Now fully ensconced in the restaurant business at age 22, Khoury, naturally, moved to a city famous for its restaurants.

“I loved Baton Rouge, I loved LSU, but New Orleans just ended up being home for us,” he said.

He worked his way up in the chain and ultimately became president of the company, which owned 40 restaurants at one point. He left it in 1998 and became a full-time real estate developer, but he ended up getting back into the restaurant business after Hurricane Katrina.

“Katrina taught me to be more diversified,” he said.

As KFK opened one new development after another, Khoury found he always had a new condo project somewhere on a parade route — on Napoleon, St. Charles and St. Joseph near Lee Circle.

“We always were on a parade route,” he said. “And I love the fact that (with Argus) we’re rolling down Veterans. Right there at ground zero, we own a TGI Fridays.”

“I’ve always liked Argus,” he continued. “It’s a great family parade, and on a good day we’ll have a bunch of families and a few hundred thousand people show up.”

Khoury’s wife, Daniela, worked with the designer on Khoury’s crown and scepter, a Phoenician-themed design to honor his homeland that features many-oared ships on the side, a phoenix on the front and the Hamsa — a hand-shaped figure — on the back, to ward off evil spirits.

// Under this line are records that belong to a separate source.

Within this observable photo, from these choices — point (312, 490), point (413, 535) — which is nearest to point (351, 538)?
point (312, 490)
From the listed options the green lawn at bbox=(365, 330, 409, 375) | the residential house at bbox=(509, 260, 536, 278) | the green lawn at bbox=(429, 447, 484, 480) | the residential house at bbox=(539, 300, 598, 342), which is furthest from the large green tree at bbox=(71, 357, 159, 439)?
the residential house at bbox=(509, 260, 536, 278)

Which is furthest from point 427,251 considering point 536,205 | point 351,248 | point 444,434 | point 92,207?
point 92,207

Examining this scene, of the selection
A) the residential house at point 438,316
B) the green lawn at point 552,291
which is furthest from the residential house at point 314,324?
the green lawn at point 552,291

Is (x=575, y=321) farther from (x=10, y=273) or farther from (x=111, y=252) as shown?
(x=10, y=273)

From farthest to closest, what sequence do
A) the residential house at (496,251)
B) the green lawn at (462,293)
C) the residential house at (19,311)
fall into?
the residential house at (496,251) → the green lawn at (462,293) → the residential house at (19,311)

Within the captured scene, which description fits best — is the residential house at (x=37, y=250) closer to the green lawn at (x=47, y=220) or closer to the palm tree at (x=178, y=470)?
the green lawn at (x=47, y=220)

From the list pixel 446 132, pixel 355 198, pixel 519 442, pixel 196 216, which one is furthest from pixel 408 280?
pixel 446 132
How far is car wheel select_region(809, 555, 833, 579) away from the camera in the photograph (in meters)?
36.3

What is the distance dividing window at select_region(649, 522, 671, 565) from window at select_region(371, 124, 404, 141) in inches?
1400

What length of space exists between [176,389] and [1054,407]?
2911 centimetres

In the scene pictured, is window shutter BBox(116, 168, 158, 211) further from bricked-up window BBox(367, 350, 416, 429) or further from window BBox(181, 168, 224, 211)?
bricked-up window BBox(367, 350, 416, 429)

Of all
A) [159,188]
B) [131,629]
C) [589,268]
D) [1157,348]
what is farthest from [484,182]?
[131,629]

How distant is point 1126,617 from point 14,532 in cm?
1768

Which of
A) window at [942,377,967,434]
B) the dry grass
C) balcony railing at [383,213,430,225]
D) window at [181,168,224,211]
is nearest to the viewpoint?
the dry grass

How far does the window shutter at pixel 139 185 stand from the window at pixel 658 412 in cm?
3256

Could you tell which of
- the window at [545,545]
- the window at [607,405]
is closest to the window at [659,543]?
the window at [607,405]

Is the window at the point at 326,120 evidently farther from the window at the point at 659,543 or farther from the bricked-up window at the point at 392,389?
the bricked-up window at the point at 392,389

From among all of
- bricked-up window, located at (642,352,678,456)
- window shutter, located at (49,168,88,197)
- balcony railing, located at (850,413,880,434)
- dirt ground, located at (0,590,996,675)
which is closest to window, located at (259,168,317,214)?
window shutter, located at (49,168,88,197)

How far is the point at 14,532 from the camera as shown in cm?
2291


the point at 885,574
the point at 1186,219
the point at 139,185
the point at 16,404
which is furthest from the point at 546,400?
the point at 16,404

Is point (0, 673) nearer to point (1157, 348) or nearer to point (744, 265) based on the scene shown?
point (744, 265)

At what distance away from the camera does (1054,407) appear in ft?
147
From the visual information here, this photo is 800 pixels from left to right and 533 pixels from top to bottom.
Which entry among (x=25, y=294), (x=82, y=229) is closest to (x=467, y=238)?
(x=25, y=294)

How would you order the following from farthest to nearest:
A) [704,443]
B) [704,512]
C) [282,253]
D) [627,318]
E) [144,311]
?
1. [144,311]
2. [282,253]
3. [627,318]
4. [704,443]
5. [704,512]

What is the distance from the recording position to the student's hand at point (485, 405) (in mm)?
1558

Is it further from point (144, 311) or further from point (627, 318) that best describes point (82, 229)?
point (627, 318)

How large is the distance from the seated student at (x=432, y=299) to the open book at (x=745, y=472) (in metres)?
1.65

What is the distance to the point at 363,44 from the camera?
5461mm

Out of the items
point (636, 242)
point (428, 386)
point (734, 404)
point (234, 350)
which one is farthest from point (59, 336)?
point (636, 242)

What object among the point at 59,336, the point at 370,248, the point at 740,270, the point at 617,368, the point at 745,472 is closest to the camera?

Khoury said he and his family were especially eager for the annual meeting of King Argus and King Zulu, which took place on Lundi Gras.

The entire affair — the coronation, the ball, the build-up to the parade — has been an affair to remember.

“I didn’t know it was going to be so involved,” he said. “These guys are on the ball. You have deadlines, it’s a long process and the whole krewe works really hard, especially the captains.”